The supporting framework of the light tower also graciously hosts a mixture of seasonal species. The first of these eagerly anticipated guests arrives as the mild spring air gently erases the chill from the cool ocean waters. The debut of the earliest of the three main tower visitors, the graceful Atlantic spadefish, is warmly welcomed by eager Virginia anglers. As the spades engage the full attention of very content fishermen, the onset of summer will boldly threshold the entrance of the tower’s next seasonal guest, the emperor of all wrecks, the mighty amberjack. These massive jacks offer an uncompromising battle to those brave anglers who dare to wrestle with the overpowering beasts, which more often than not results in a trail of broken fishing line among the unforgiving tower legs. And last but not least, making its entrance quietly around September, the humble cousin of the amberjack, the jack crevelle, will choose the alluring tower framework as its humble abode for the duration of the fall. Certainly an impressive combination, this trio will rule the tower until late fall, at which time they will silently slip into the depths seeking more temperate waters.
The Atlantic Spadefish
If you ask any local saltwater angler, they can confirm that the prized Atlantic spadefish is irrefutably responsible for sustaining the Chesapeake Light Tower on Virginia’s fishing map. Dwelling around most any type of structure, spades are found all along the East coast, as well as the warm waters of the Gulf of Mexico.

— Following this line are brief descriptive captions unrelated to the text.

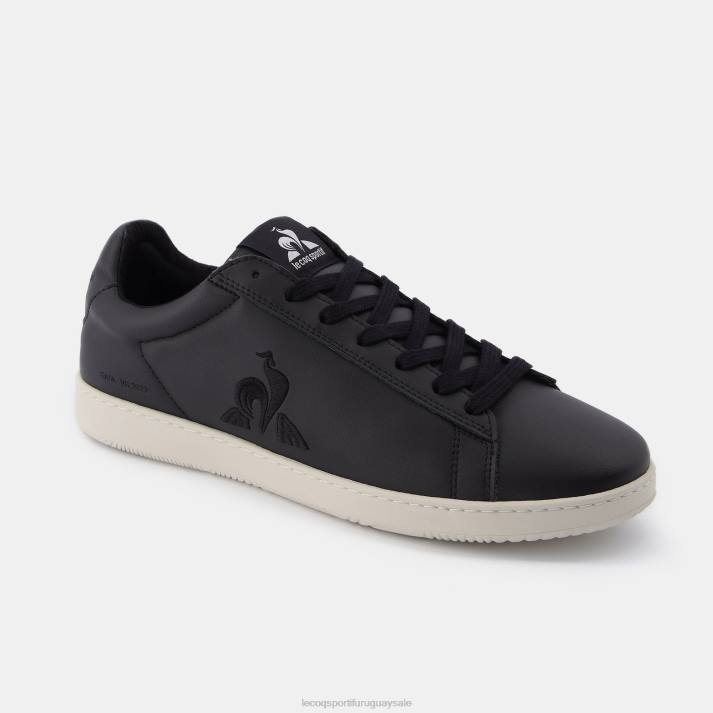 zapatos XFVP257 hombres Le Coq Sportif zapato gaia negro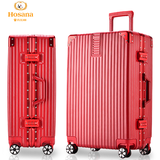 Vali Khung Nhôm Rimowa Màu Đỏ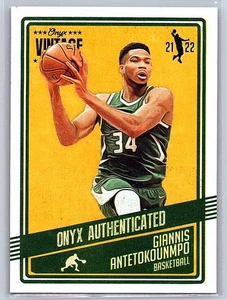 GIANNIS ANTETOKOUNMPO - 2021-22 Onyx Authenticated - Greek National Team - Picture 1 of 2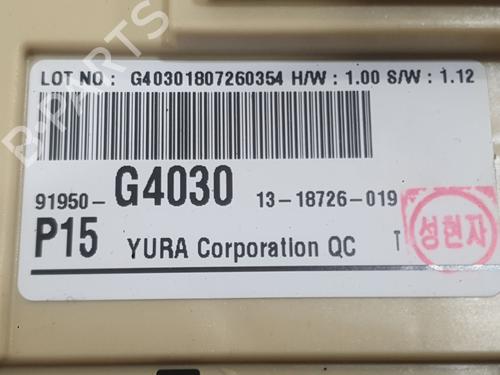 Fuse box HYUNDAI i30 (PDE, PD, PDEN) 1.0 T-GDI | BP36116347E1 - Image 3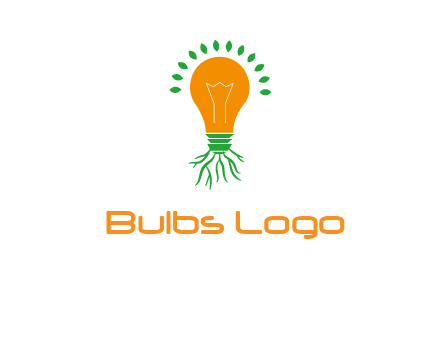bulb information technology logo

Considered mostly a nuisance in the Gulf, in Virginia waters, as with most fish in these parts, spadefish grow to exceptional sizes, earning a reputation as one of the most challenging fighters anglers will ever come across.

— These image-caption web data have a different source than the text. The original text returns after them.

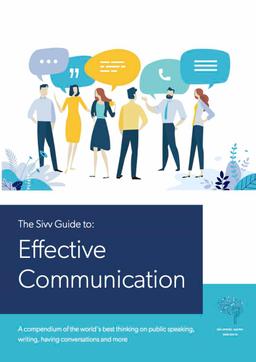The Sivv Guide to Effective Communication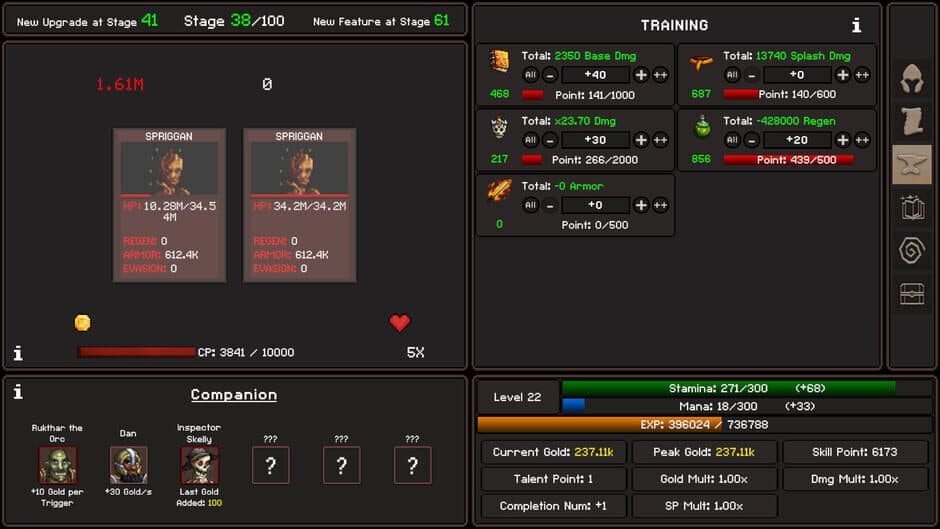 Stage Break Idle screenshot 3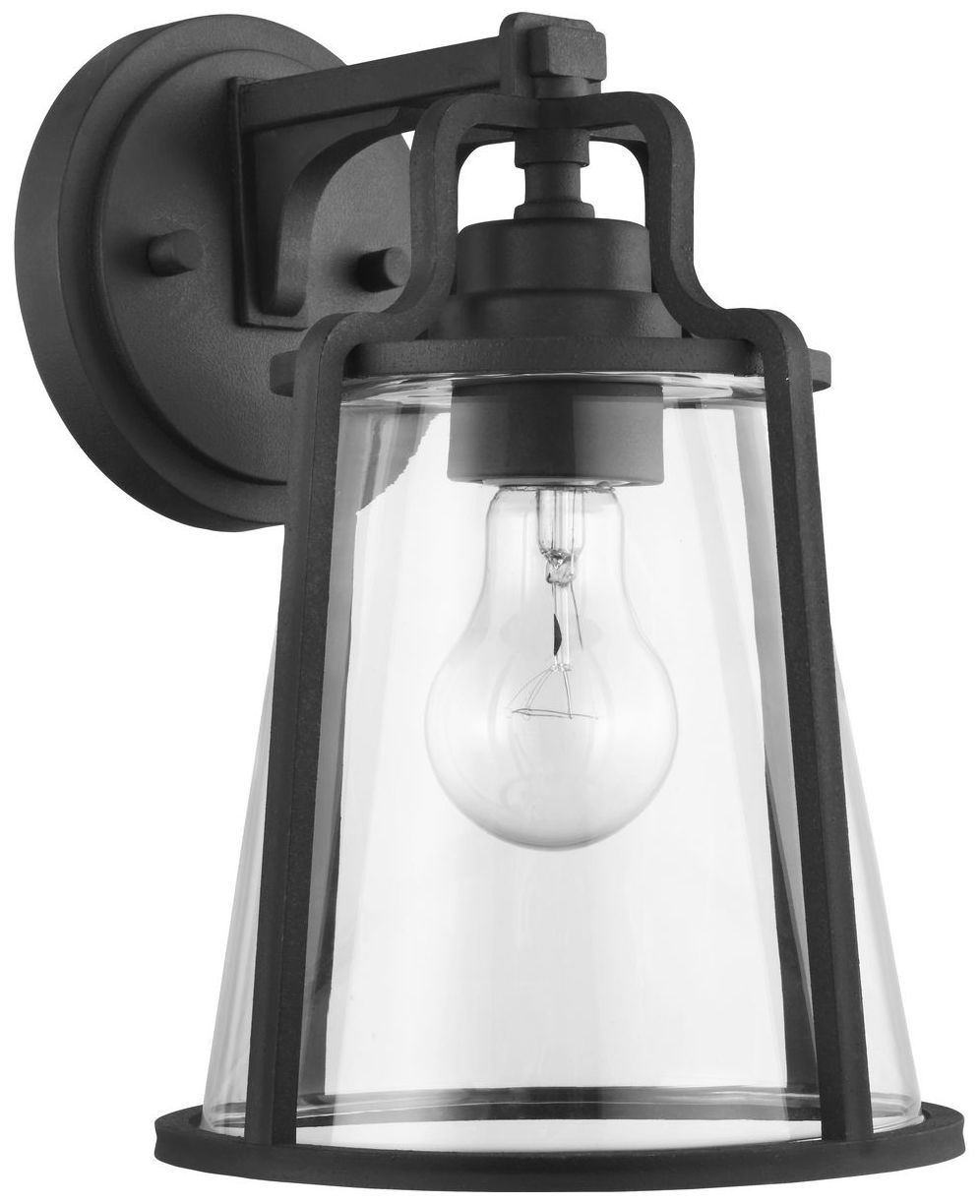 Image 5 Benton Harbor Collection One-Light Medium Wall Lantern with DURASHIELD more views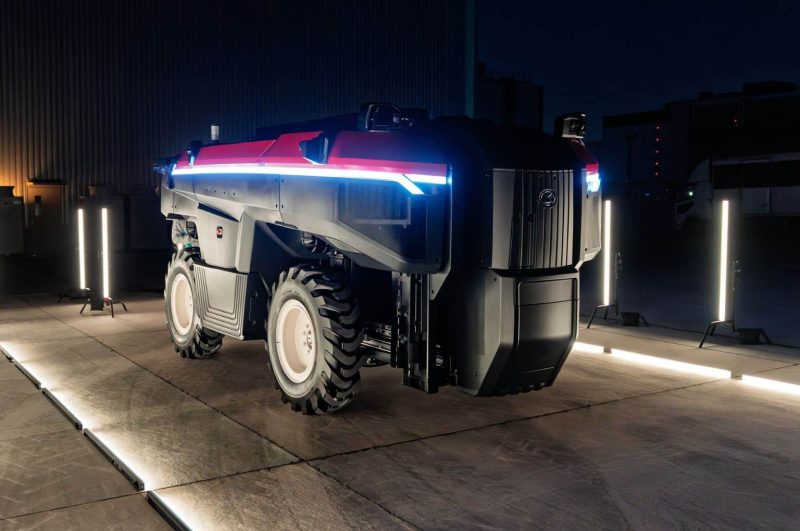 Kubota introduced at CES 2026 a concept versatile platform ‘transformer’ robot (KVPR) that expands, contracts, and moves along every axis, delivering the adaptability of multiple machines in one intuitive solution.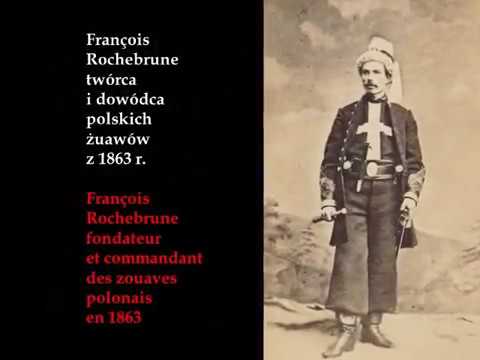 MARSZ ŻUAWÓW pieśń Włodzimierza Wolskiego z 1863 roku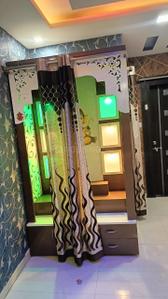Bedroom Image of 1500 Sq.ft 3 BHK Apartment / Flat for rent in Agrawal Sagar Eden Garden Phase II, Hoshangabad Road Bhopal for Rs. 25000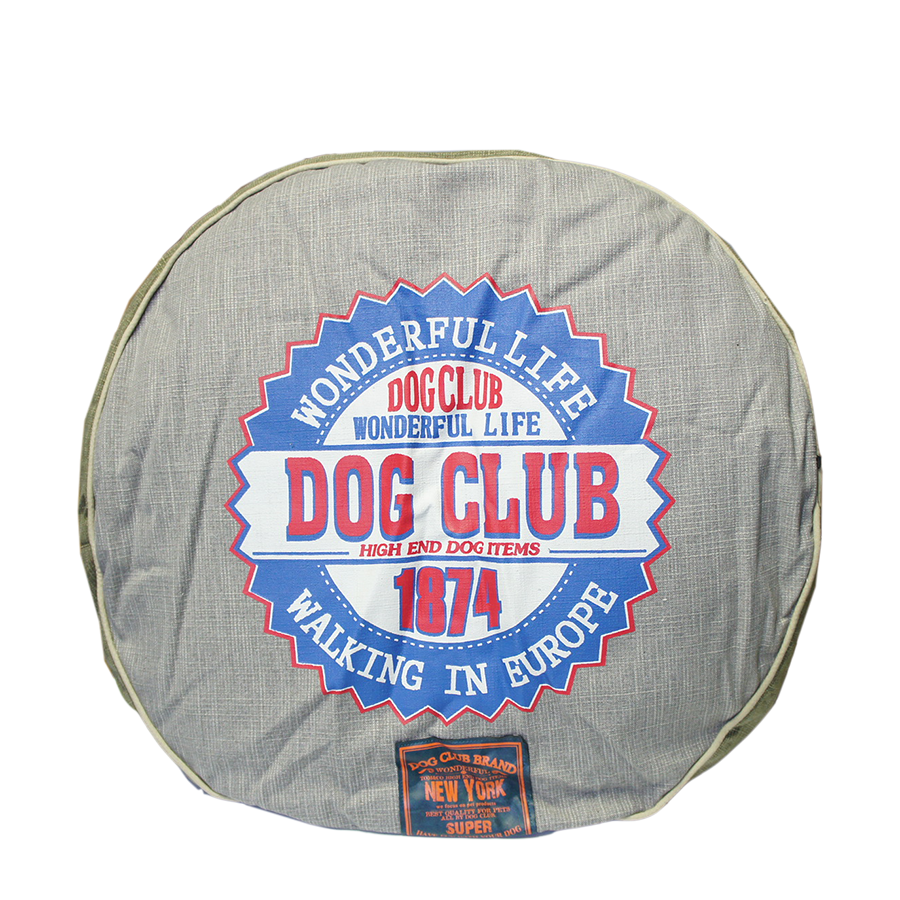 Tom&Co Hondenkussen Dog Rond 62x62x14cm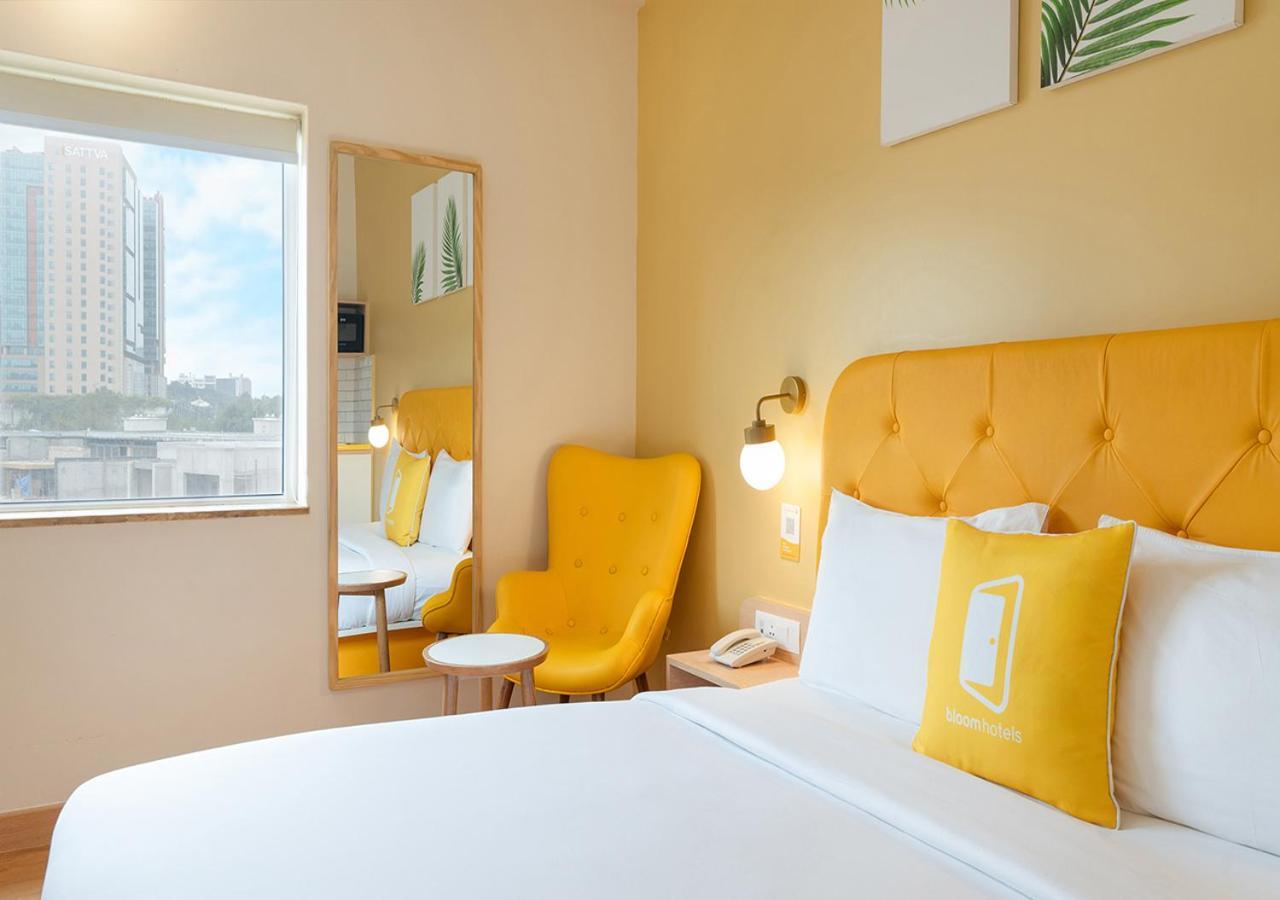 Bloom Hotel Financial District Hyderabad Luaran gambar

Although these elegant schooling fish have inhabited East coast waters for years, surprisingly, the now-thriving fishery has really only evolved within the last 10 years. Today, the spadefish is the one of the most anticipated fish in Virginia, thrilling anglers of all skill-levels. Each spring, as the first reports of spadefish sightings at the light tower hit the streets, the rush to intercept these summertime celebrities is utter chaos.

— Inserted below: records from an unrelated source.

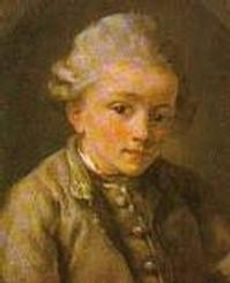 YOUNG MOZART show poster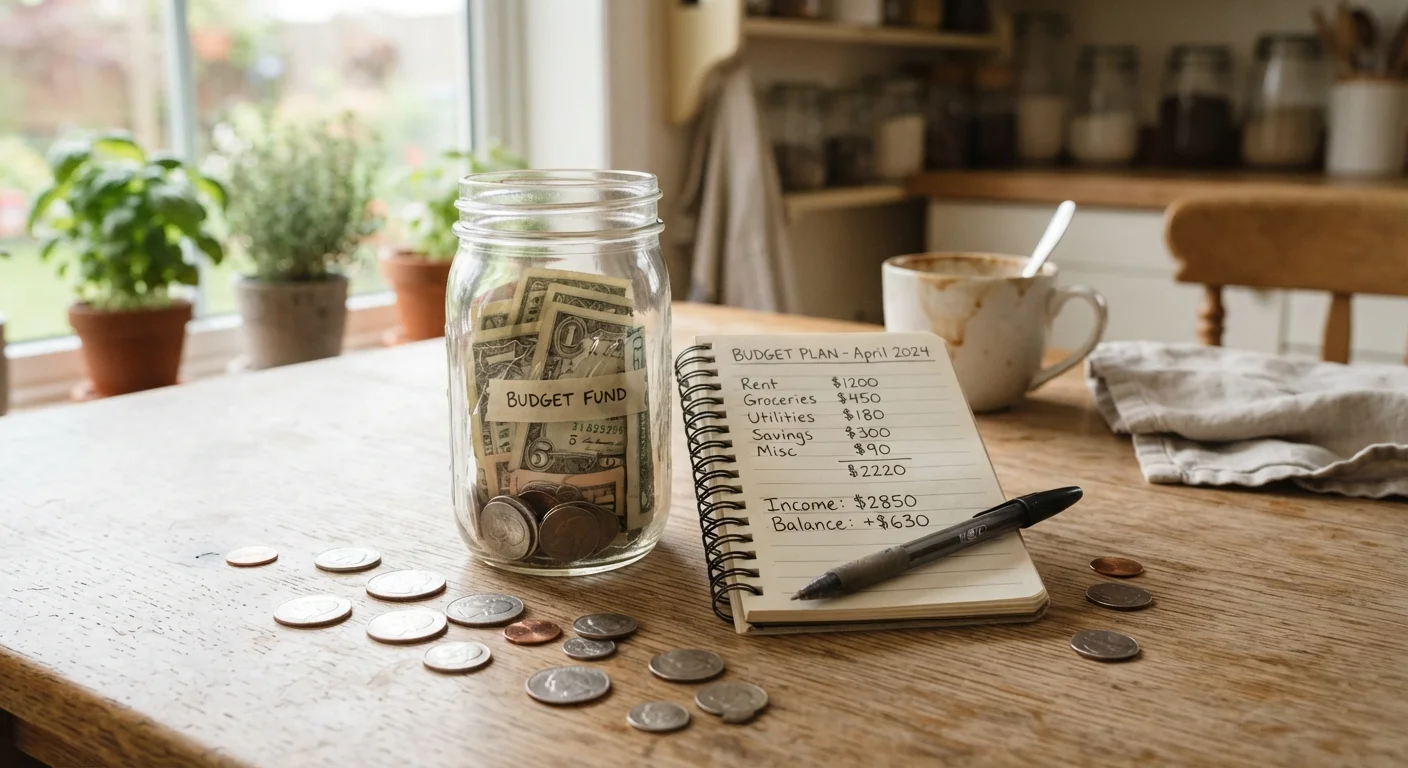 Starting a Savings Habit When Money Feels Tight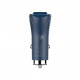 Зарядний пристрій ColorWay 2USB Quick Charge 3.0 (36W) blue (CW-CHA011Q-BL)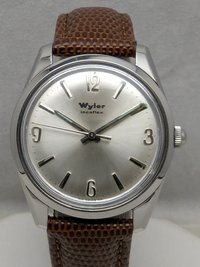 1970s Wyler Incaflex Watch
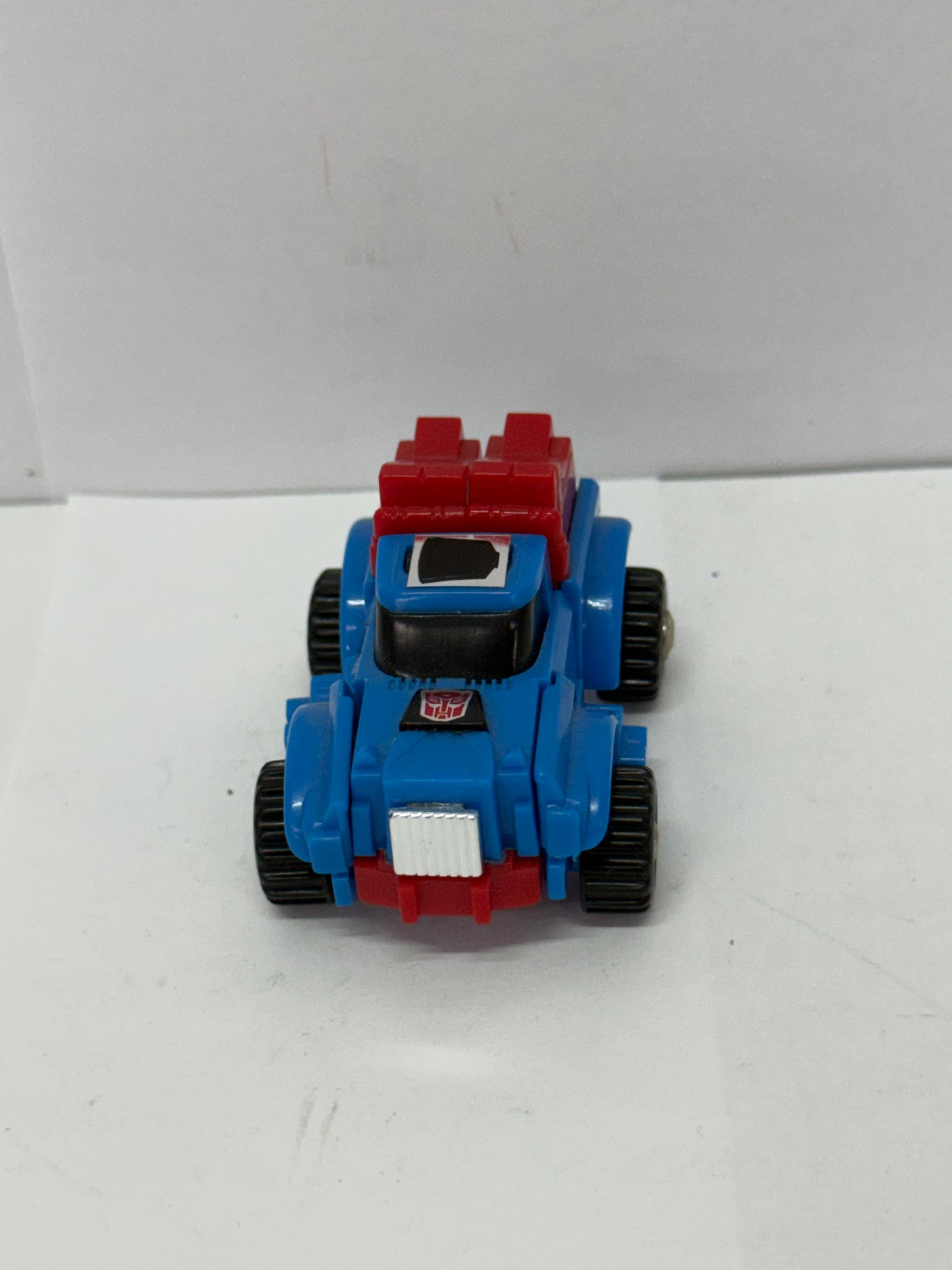 VINTAGE G1 TRANSFORMERS original Gears mini vehicle 1984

The average resident Virginia spade generally ranges between about 4 to 7 pounds, with many topping well over ten pounds! It’s not surprising that the massive current 14-pound world record was caught in Virginia waters. There is no mistaking a spadefish; they are distinctive beauties, with a tall flat torso glowing with an iridescent sliver color, interrupted by five or more vertical black stripes. So make sure you have your camera handy, but don’t let their charming poise and splendor catch you off guard, be warned, these fish will keep you on your toes! Stand ready for a swift, powerful creature that is quick to outsmart even the most experienced angler, leaving you with nothing to show but a broken leader. The wide-eyed look of astonishment once beaten by a spadefish is amusing, but very common. Once conquered though, your reward is by far one of the tastiest fish in the ocean.